In the embodiment of FIG. 4, the secondary nozzle of the heat sink 24 is composed of the curved tube secondary nozzle 14. The refrigerant having passed through the primary nozzle 9 is ejected from the curved tube secondary nozzle 14 and then collides with the heat dissipation surface of the integrated circuit while swirling along the inner surface of the cylindrical fin. Therefore, the effect of heat transport of the refrigerant can be enhanced as in the embodiment shown in FIG.

As described above, in the cooling structure for an integrated circuit according to the present invention, the flow of the coolant due to the jet flow is not obstructed by the fins of the heat sink, and the fine bubbles generated in the initial boiling stage are swept away. It is effective in improving the cooling efficiency of the integrated circuit, simplifying the assembly of the cooling device, and relaxing the thermal stress.

[Procedure 3]

[Document name to be amended] Statement

[Name of item to be corrected] Brief description of the drawing

[Correction method] Change

[Correction content]

[Brief description of drawings]

FIG. 1 is a perspective view of an embodiment of the present invention.

2 is a cross-sectional view of the embodiment shown in FIG.

FIG. 3 is a perspective view of another embodiment of the present invention.

FIG. 4 is a sectional view of still another embodiment of the present invention.

FIG. 5 is a perspective view of a heat sink used in a conventional integrated circuit cooling structure.

6 is a cross-sectional view of a conventional integrated circuit cooling structure using the heat sink shown in FIG.
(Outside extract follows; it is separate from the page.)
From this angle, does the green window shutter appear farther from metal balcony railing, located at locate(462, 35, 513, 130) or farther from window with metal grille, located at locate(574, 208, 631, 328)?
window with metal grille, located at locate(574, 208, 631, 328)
[Explanation of Codes] 1 Integrated Circuit Chip 2 Solder or Thermally Conductive Adhesive 3 Flat Plate with Good Thermal Conductivity 4 Cylindrical Fin 5 Small Diameter Hole 6 Secondary Nozzle 7 Upper Lid 8 Flexible Hose 9 Primary Nozzle 10 Fin 11 Spiral Cutting Secondary nozzle 12 Bent tube secondary nozzle 21, 22, 23, 24 Heat sink

Claims (4)

[Claims] 1. A flat plate having good thermal conductivity is fixed on an integrated circuit chip, a cylindrical fin having a plurality of small holes is formed on the flat plate, and the fin is penetrated to the upper part of the cylindrical fin. A cooling structure for an integrated circuit, wherein a lid having a nozzle is attached. 2. The cooling structure for an integrated circuit according to claim 1, wherein a spiral groove is formed inside the nozzle provided on the upper lid of the cylindrical heat sink. 3. The cooling structure for an integrated circuit according to claim 1, wherein the tip of the nozzle provided on the upper lid of the cylindrical heat sink has a certain angle with respect to the flat plate fixed on the integrated circuit chip. 4. The nozzle provided on the lid is connected to a nozzle for ejecting a refrigerant through a flexible hose, 1, 2, or 3.
A cooling structure for an integrated circuit as described.